Связав видение Гюго с идеей “общего европейского дома”, к которой он часто обращался, Горбачев добавил своей речи несколько пропагандистское звучание. Однако сам он воспринимал эти концепты очень серьезно. Ближайшее время, считал он, две Европы будут существовать отдельно друг от друга, у каждой будут собственные политические и экономические системы, свои структуры обеспечения безопасности. Однако со временем менталитет и общественный строй в двух блоках станут похожими. НАТО и Варшавский договор из военных организаций трансформируются в политические и в итоге будут заменены новой общей системой безопасности, основу которой составит Совещание по безопасности и сотрудничеству в Европе (СБСЕ). Горбачев представлял себе, что именно в такой политической обстановке две Германии начнут постепенно сходиться, потом образуют федерацию и наконец объединятся. Именно это он имел в виду, когда говорил немецким посланникам о том, что поддерживает воссоединение Германии и что история сама решит, когда и как это произойдет.

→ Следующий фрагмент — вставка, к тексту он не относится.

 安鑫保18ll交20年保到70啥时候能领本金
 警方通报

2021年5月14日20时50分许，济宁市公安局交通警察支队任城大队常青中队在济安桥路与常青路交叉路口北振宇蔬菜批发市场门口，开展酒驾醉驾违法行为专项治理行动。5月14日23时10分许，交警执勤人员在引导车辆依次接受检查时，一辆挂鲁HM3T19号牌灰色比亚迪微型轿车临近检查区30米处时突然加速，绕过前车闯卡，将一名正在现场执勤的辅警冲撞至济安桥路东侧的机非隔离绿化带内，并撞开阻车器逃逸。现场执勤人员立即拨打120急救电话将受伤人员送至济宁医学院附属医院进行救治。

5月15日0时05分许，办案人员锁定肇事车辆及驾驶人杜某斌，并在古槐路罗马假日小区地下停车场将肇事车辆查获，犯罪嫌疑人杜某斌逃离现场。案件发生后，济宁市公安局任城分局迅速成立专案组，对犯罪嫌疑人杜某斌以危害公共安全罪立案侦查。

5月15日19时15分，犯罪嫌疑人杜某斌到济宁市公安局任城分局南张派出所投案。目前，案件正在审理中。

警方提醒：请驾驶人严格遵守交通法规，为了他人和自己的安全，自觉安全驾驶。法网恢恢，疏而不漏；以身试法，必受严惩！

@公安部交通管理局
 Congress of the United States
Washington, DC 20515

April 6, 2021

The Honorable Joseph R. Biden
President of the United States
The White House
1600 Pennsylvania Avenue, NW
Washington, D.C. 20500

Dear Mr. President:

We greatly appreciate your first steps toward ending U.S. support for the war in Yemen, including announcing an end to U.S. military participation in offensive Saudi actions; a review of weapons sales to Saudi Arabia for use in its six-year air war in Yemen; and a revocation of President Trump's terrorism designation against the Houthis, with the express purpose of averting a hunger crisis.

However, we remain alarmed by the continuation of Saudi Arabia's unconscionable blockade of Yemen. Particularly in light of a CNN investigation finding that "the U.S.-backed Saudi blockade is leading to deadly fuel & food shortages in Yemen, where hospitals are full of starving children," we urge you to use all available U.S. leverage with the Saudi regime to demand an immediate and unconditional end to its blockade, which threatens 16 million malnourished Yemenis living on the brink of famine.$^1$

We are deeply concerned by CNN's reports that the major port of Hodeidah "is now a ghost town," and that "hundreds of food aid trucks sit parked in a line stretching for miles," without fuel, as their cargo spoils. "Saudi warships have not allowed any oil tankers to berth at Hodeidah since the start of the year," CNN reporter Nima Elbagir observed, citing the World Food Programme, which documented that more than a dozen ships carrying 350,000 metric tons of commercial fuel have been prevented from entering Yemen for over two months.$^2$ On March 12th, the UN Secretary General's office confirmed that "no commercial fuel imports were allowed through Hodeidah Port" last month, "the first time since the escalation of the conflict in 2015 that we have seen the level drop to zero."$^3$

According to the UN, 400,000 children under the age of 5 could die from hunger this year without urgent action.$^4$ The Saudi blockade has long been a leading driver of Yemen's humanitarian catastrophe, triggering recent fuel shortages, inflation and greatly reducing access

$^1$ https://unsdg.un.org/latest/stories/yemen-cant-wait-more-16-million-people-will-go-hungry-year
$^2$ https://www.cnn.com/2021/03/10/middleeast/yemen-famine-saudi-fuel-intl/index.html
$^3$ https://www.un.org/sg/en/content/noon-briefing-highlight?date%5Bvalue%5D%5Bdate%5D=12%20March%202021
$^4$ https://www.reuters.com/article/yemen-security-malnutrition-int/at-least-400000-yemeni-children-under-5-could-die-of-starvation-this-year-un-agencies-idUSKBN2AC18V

К сожалению Горбачева, вопрос разрешился намного раньше, чем он ожидал. В конце 1989 года у него еще получалось убеждать себя, хотя и с трудом, что время на его стороне. Он не терял надежду благодаря внушительным запасам внутреннего оптимизма, который держался на политической и психологической потребности постоянно получать поддержку зарубежных коллег, – он повсюду искал не только утешение и обещания, но и подтверждение того, что он действительно заканчивает холодную войну и обеспечивает мирное существование на планете.
17 января 1989 года, за четыре дня до инаугурации в качестве президента США, Джордж Буш написал Горбачеву письмо, которое Киссинджер доставил в Москву. Буш заверял Горбачева, что все, сказанное им во время саммита ООН годом ранее, остается в силе, что он “по-прежнему твердо намерен укреплять отношения с Москвой” и что “диалог сверхдержав должен перейти на новый уровень, в особенности личное общение между двумя лидерами”. Буш предлагал выйти за рамки обсуждений договоров по контролю над вооружениями, уделить внимание более общим вопросам и тем самым расширить область политического сотрудничества, что, по его мнению, является главной целью советско-американских отношений. Он добавил, что ему “потребуется некоторое время, чтобы продумать весь спектр вопросов и выработать единую и последовательную американскую позицию”. “Речь не идет о замедлении или остановке того позитивного процесса, который мы наблюдаем последние четыре года”, – отметил он[1561]. Через пять дней Буш лично позвонил советскому лидеру. “Разговор прошел на оптимистической ноте, – вспоминает Горбачев. – Казалось, были основания ожидать, что дело пойдет не только в конструктивном русле, но и в необходимом темпе”[1562].
Горбачев озвучил свою позицию еще до поездки в Нью-Йорк в декабре 1988 года. Анатолий Добрынин сообщил Госсекретарю Джеймсу Бейкеру, тогда еще не вступившему в должность, что глава СССР серьезно настроен встретиться с Джорджем Бушем. “Мы рады иметь дело с вами, ребята [а не с новой администрацией демократов], – сказал Добрынин. – Мы знаем, что от вас ожидать”[1563]. Горбачев полагал, что Буш испытывает по отношению к нему схожие чувства. По свидетельству Черняева, его начальник “рассчитывал” на американского президента и других западных лидеров, верил в искренность их слов и намерений и старался “соответствовать”[1564]. Рейган, Тэтчер и Миттеран отвечали ему взаимностью, однако Буш или, скорее, некоторые из его ключевых советников ему не верили.